→ Problem
The required output is the line containing "In this scene, is" through the final line of the material below, printed exactly, with no other lines.

→ Stored dataset items
= = = = =
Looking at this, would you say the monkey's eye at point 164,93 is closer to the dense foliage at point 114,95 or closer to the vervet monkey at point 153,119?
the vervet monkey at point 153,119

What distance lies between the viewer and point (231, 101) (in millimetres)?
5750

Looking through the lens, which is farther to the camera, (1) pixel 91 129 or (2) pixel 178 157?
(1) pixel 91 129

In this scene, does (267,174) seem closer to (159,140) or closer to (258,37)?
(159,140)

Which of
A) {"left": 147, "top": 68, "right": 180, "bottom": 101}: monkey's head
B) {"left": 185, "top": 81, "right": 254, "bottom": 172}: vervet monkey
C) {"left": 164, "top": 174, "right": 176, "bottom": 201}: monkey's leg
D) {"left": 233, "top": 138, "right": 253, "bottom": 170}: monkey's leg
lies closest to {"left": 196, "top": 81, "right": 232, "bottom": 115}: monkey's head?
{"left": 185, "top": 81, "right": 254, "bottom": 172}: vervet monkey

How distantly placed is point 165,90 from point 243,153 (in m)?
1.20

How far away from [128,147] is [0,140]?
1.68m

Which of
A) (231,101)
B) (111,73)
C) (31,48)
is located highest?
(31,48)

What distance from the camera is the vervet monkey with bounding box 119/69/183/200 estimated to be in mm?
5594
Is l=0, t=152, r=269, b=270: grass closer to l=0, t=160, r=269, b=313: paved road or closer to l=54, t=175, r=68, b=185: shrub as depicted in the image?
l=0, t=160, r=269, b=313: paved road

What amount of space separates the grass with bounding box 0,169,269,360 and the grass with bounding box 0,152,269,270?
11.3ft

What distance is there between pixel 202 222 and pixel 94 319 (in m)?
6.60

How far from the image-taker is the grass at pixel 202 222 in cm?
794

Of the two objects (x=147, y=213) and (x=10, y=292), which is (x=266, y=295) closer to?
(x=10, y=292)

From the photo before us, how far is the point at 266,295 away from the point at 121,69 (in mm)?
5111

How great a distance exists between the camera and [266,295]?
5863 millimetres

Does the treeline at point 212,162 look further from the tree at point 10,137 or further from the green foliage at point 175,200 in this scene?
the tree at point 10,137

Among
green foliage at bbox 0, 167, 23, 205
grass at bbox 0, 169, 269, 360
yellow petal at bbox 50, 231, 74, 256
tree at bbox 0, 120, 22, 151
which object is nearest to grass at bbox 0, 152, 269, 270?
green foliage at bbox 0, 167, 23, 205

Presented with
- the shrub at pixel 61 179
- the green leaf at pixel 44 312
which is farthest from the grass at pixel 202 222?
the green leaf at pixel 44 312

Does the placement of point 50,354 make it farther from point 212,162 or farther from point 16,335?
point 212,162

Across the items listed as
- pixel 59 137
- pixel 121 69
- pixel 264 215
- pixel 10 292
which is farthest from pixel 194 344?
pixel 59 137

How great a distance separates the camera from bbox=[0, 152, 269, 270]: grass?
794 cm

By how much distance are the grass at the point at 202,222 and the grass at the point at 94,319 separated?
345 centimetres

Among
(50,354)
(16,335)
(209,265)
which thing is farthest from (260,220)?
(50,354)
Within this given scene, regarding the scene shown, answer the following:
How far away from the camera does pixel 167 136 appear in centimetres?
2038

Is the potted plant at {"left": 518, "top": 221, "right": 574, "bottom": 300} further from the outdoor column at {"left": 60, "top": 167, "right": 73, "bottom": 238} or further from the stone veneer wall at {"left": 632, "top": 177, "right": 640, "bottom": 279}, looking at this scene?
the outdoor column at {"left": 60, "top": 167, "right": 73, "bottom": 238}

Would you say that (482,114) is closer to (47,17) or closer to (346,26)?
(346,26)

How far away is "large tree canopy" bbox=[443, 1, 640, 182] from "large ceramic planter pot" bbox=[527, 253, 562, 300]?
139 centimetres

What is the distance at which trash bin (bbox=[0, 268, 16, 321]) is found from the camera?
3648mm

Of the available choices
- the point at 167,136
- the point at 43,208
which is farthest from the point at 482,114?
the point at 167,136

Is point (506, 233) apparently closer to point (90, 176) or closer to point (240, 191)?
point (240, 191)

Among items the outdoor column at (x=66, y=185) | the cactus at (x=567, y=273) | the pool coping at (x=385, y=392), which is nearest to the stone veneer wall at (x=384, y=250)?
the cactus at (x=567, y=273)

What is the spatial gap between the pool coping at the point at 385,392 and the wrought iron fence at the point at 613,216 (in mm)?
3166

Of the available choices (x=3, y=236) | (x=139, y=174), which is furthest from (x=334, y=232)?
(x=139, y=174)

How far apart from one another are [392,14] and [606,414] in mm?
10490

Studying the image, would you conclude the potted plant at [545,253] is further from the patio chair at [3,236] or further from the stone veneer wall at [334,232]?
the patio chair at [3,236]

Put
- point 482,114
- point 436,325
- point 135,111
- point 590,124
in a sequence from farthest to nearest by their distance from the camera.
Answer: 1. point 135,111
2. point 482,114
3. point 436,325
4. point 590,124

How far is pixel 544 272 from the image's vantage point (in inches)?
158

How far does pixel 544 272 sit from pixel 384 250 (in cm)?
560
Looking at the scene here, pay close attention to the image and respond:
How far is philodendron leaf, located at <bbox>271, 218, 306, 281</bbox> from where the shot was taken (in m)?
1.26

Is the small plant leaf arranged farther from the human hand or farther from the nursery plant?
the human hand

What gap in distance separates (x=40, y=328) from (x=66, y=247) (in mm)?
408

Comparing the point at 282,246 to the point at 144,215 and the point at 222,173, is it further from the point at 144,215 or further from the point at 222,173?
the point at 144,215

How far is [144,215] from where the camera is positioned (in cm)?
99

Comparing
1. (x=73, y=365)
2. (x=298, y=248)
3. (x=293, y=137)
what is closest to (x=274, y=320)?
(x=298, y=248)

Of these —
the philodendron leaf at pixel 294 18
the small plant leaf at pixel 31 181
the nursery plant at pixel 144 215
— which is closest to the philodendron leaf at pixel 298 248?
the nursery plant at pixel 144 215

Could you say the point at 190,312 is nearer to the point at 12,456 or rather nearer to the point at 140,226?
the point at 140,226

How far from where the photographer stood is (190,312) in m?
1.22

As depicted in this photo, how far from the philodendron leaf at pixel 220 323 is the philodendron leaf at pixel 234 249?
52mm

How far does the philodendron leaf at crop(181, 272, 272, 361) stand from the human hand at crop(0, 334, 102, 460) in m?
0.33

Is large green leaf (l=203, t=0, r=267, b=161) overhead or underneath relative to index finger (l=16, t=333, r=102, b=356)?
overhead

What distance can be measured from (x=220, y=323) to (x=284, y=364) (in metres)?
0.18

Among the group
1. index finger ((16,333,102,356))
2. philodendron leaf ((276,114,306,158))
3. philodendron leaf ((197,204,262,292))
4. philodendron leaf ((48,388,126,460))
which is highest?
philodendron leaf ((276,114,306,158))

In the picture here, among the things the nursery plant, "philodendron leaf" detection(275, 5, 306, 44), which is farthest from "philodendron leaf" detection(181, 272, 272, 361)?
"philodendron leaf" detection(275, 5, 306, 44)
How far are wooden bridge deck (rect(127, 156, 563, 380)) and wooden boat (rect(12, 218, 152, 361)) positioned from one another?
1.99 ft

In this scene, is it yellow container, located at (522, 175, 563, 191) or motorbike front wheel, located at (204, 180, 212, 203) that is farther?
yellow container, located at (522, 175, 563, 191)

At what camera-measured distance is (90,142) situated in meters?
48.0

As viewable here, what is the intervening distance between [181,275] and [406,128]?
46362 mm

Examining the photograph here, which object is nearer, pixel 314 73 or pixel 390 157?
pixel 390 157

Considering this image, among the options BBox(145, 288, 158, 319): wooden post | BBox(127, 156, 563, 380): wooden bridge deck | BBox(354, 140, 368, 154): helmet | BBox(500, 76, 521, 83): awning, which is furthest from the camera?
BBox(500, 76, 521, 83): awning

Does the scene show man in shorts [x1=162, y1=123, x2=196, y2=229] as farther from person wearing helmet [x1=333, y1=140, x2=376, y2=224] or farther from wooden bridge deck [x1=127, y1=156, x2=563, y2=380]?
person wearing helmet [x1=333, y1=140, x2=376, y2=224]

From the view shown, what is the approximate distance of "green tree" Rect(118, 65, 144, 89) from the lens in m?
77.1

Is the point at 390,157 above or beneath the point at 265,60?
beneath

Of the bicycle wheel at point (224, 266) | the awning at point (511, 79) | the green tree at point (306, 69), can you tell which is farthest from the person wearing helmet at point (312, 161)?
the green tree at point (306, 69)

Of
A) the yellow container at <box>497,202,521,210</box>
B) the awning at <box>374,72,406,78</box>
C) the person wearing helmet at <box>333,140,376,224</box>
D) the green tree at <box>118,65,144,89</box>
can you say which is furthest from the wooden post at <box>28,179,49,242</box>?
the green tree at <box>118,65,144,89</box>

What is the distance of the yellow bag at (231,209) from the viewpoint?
= = = = =
→ Response below
In this scene, is it yellow container, located at (522, 175, 563, 191) or motorbike front wheel, located at (204, 180, 212, 203) that is farther?
yellow container, located at (522, 175, 563, 191)

At what camera-measured distance is (90,142) situated in meters?
48.0

As viewable here, what is the intervening distance between [181,275] and [406,128]?
46362 mm

Examining the photograph here, which object is nearer, pixel 314 73 or pixel 390 157?
pixel 390 157

Considering this image, among the options BBox(145, 288, 158, 319): wooden post | BBox(127, 156, 563, 380): wooden bridge deck | BBox(354, 140, 368, 154): helmet | BBox(500, 76, 521, 83): awning, which is furthest from the camera?
BBox(500, 76, 521, 83): awning

Does the scene show man in shorts [x1=162, y1=123, x2=196, y2=229] as farther from person wearing helmet [x1=333, y1=140, x2=376, y2=224] or farther from wooden bridge deck [x1=127, y1=156, x2=563, y2=380]?
person wearing helmet [x1=333, y1=140, x2=376, y2=224]

From the view shown, what is the approximate distance of "green tree" Rect(118, 65, 144, 89) from the lens in m?
77.1

Is the point at 390,157 above or beneath the point at 265,60?
beneath

Of the bicycle wheel at point (224, 266) | the awning at point (511, 79) | the green tree at point (306, 69), can you tell which is farthest from the person wearing helmet at point (312, 161)?
the green tree at point (306, 69)

Of
A) the yellow container at <box>497,202,521,210</box>
B) the awning at <box>374,72,406,78</box>
C) the person wearing helmet at <box>333,140,376,224</box>
D) the green tree at <box>118,65,144,89</box>
can you say which is furthest from the wooden post at <box>28,179,49,242</box>?
the green tree at <box>118,65,144,89</box>

What is the distance of the yellow bag at (231,209) from the viewpoint?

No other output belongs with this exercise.